═══ MATERIAL PROVIDED ═══

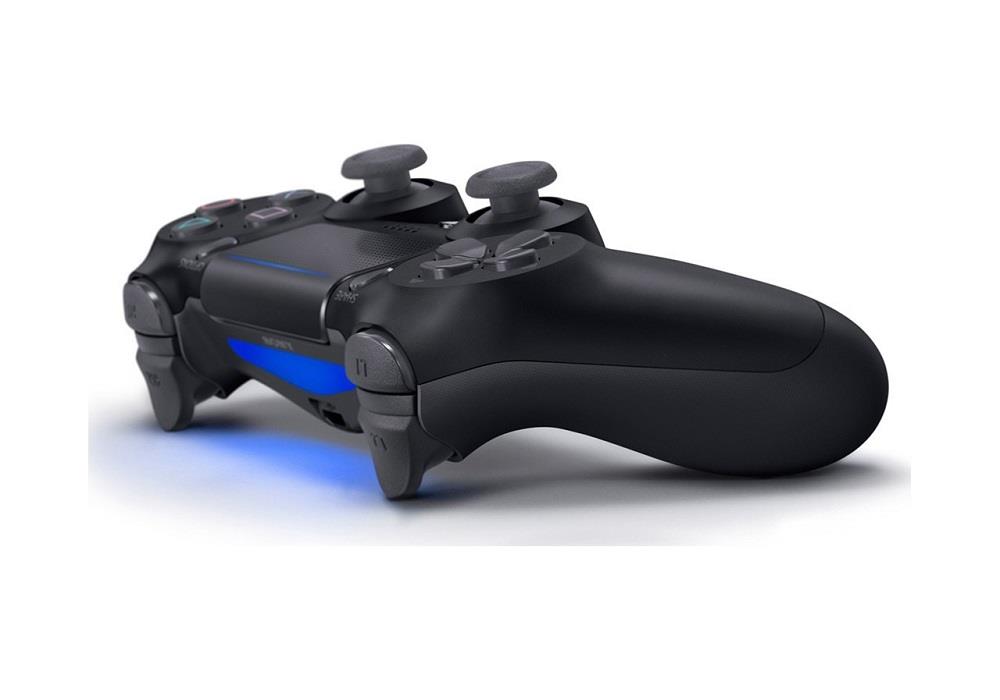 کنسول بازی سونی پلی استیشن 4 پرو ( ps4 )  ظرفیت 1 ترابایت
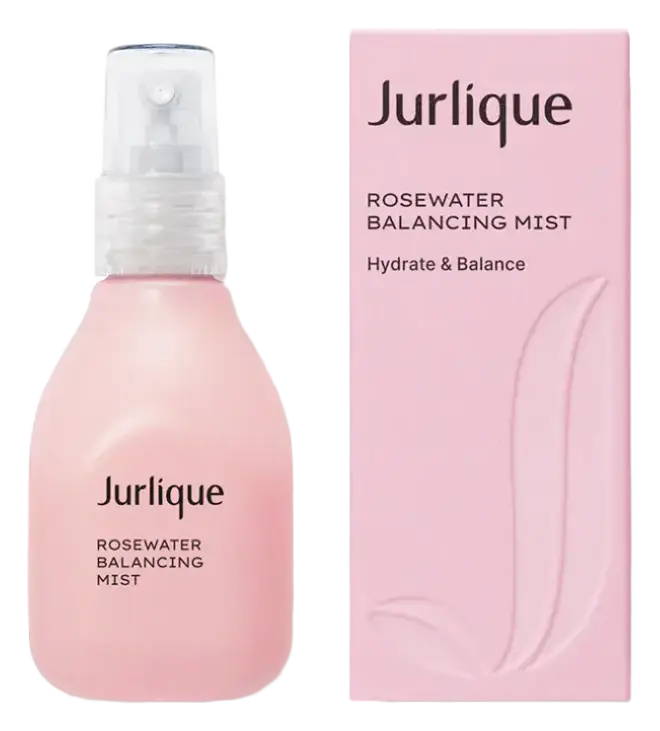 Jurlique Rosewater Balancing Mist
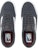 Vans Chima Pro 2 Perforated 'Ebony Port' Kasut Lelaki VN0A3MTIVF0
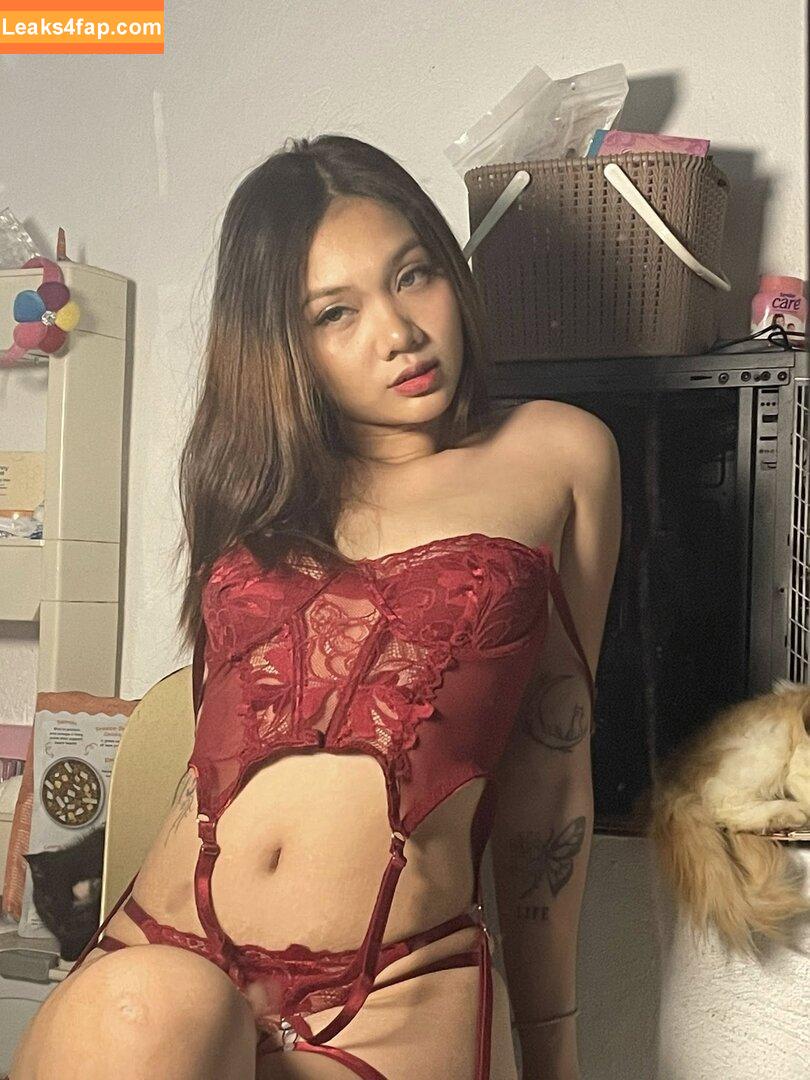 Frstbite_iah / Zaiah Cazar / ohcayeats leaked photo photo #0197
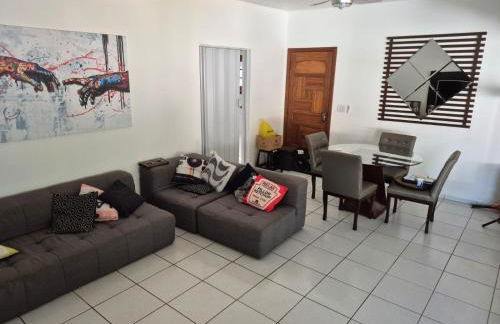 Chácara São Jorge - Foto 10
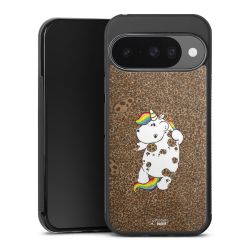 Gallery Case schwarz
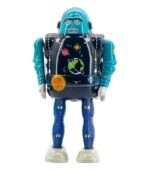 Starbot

═══
═══ MATERIAL PROVIDED ═══

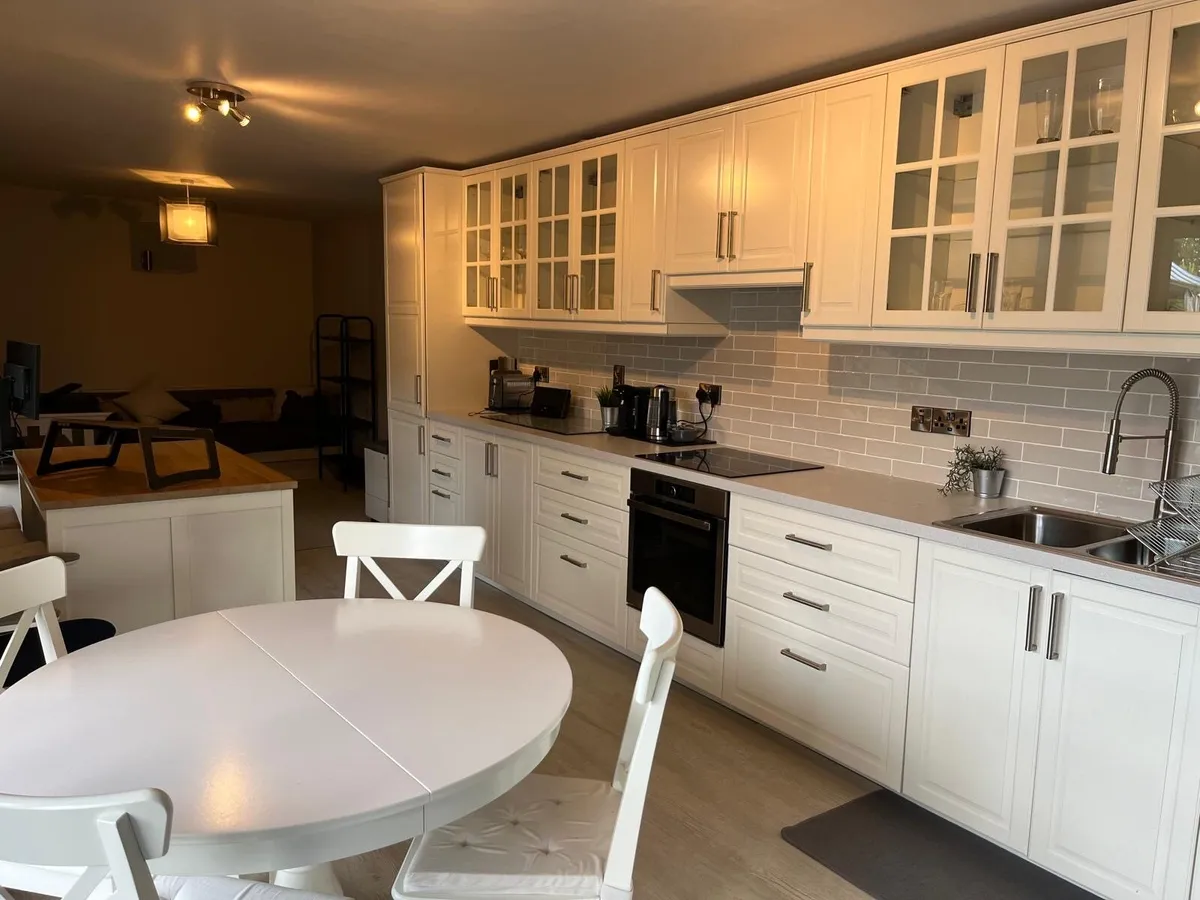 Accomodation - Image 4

═══

*WHAT TO WORK ON*
Beginning at the line above that contains "کنسول بازی سونی" and going on through the line that contains "Frstbite_iah / Zaiah", please copy every line exactly, leaving the pictures out and adding nothing.

*EXERCISE SOLUTION*
 کنسول بازی سونی پلی استیشن 4 پرو ( ps4 )  ظرفیت 1 ترابایت
 Jurlique Rosewater Balancing Mist
 Vans Chima Pro 2 Perforated 'Ebony Port' Kasut Lelaki VN0A3MTIVF0
 Frstbite_iah / Zaiah Cazar / ohcayeats leaked photo photo #0197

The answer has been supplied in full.